Exercise objective | Turn the lines into a Markdown table with the columns Row and Line, beginning at the line that has "The image has pixel dimensions of 640×426." and stopping after the line that has "3. (x=157, y=116)". Skip blank lines and leave the pictures out.

(Spatial relation data)
- - -

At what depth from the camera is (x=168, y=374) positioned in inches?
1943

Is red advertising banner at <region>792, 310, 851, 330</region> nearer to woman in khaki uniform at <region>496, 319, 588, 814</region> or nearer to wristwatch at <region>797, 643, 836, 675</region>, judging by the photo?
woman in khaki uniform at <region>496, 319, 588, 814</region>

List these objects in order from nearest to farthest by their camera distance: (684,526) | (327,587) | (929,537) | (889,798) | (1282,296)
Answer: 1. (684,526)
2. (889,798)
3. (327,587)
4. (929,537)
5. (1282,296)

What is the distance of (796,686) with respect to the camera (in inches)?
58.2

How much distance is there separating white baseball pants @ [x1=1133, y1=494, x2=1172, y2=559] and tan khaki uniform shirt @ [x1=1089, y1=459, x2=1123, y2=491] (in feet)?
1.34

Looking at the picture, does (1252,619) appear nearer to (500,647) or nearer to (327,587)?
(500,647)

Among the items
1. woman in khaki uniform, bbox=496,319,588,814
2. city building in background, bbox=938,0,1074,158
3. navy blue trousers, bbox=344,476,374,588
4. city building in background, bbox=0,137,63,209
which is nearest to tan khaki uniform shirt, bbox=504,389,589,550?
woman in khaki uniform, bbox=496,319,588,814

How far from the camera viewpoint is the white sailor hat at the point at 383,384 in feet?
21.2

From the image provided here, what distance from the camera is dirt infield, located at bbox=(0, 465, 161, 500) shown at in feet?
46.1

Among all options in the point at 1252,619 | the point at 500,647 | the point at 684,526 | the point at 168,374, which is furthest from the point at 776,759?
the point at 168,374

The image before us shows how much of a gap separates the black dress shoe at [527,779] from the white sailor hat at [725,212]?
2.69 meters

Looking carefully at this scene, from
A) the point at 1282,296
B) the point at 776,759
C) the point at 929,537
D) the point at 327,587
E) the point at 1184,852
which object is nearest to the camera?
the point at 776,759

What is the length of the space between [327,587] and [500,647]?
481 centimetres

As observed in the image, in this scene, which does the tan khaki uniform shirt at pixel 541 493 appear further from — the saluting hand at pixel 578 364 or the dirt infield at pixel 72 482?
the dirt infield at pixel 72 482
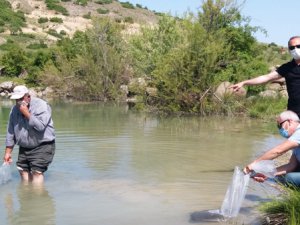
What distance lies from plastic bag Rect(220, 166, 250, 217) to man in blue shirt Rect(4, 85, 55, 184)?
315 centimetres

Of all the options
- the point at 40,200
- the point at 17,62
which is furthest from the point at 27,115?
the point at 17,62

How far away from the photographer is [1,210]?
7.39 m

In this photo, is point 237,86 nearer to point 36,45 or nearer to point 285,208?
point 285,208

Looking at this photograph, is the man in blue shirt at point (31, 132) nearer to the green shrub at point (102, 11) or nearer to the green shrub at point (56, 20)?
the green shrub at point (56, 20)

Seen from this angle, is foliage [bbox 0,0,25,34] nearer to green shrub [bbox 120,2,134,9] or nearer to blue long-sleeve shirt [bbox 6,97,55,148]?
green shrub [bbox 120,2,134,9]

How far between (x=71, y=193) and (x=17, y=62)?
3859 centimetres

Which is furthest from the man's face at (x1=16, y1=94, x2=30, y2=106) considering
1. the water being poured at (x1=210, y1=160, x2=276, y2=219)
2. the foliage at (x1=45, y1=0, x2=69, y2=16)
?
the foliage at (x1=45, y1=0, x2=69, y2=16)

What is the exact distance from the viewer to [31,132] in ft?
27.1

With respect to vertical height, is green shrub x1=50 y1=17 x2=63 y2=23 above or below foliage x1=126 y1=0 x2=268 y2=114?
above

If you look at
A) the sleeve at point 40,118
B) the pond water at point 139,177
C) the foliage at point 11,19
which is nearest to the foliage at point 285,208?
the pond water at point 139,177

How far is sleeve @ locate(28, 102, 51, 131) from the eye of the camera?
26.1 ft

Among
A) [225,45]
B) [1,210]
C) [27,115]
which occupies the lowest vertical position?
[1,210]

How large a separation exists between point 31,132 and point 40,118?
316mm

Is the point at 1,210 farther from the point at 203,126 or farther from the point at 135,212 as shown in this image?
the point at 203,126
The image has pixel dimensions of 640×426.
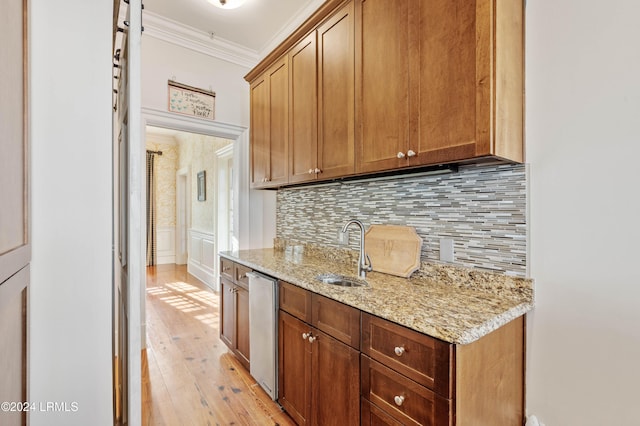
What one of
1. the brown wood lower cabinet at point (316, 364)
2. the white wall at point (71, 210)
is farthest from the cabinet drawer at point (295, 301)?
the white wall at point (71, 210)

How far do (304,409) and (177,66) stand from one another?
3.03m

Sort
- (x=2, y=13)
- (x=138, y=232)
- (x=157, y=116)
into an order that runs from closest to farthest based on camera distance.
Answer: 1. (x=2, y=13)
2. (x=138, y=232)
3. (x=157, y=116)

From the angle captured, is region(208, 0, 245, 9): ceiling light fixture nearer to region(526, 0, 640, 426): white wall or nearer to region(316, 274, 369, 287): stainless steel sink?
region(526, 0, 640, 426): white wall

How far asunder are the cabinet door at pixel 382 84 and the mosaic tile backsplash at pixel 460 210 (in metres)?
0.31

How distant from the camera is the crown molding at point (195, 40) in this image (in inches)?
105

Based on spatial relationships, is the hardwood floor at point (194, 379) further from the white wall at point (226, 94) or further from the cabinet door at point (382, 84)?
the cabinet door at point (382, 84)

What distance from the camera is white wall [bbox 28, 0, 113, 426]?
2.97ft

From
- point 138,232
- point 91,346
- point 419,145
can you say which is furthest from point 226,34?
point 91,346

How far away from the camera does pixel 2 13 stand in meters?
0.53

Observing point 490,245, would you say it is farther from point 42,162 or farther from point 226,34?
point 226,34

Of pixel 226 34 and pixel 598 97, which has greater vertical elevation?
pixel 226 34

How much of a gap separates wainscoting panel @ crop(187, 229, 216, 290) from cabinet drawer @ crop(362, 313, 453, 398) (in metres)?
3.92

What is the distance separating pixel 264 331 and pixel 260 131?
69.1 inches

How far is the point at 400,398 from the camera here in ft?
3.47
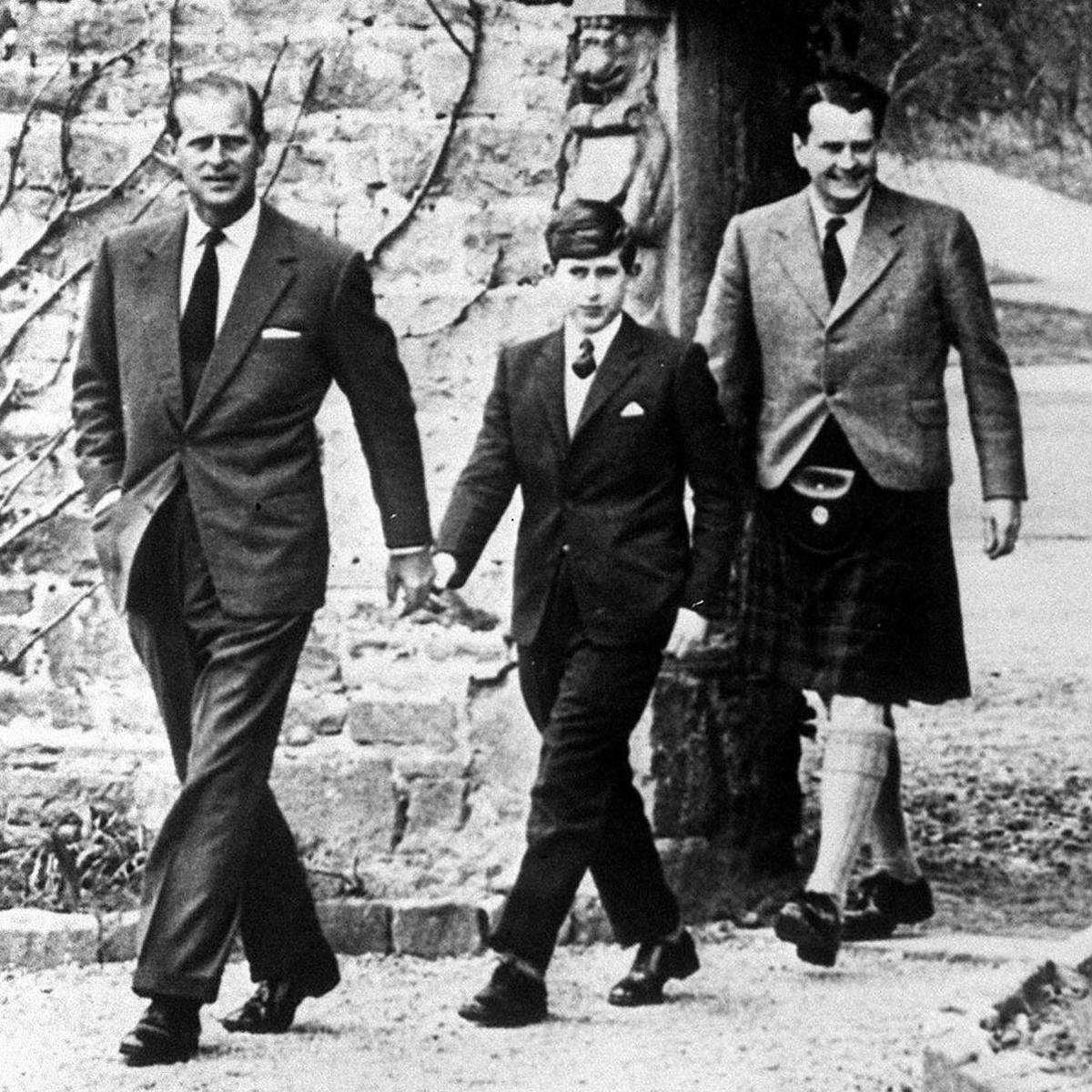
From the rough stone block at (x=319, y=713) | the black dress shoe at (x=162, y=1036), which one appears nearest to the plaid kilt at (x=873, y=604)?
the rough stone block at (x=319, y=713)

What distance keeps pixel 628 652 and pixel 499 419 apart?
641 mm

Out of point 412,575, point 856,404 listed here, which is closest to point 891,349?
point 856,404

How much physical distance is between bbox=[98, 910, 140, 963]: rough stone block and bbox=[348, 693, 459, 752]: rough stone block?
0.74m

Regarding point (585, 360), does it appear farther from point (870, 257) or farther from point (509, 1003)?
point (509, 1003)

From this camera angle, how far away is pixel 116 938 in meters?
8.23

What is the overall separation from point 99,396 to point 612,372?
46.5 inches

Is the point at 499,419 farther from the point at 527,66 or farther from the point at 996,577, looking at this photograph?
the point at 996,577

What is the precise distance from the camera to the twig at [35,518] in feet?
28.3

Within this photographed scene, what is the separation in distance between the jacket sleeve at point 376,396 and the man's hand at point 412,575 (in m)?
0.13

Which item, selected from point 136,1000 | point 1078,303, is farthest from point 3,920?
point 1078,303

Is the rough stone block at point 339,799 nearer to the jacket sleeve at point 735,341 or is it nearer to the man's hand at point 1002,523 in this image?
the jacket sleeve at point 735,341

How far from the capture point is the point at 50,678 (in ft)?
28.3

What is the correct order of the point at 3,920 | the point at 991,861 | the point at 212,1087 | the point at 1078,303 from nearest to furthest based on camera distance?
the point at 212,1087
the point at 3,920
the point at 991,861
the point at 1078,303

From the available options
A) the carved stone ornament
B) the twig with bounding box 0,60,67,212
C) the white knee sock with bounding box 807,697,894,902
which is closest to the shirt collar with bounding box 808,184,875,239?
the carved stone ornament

- - -

Solution |
| Row | Line |
|---|---|
| 1 | The image has pixel dimensions of 640×426. |
| 2 | What one of |
| 3 | 1. the brown wood lower cabinet at point (316, 364) |
| 4 | 2. the white wall at point (71, 210) |
| 5 | is farthest from the cabinet drawer at point (295, 301)? |
| 6 | the white wall at point (71, 210) |
| 7 | How far do (304,409) and (177,66) stand from one another? |
| 8 | 3.03m |
| 9 | Sort |
| 10 | - (x=2, y=13) |
| 11 | - (x=138, y=232) |
| 12 | - (x=157, y=116) |
| 13 | into an order that runs from closest to farthest based on camera distance. |
| 14 | Answer: 1. (x=2, y=13) |
| 15 | 2. (x=138, y=232) |
| 16 | 3. (x=157, y=116) |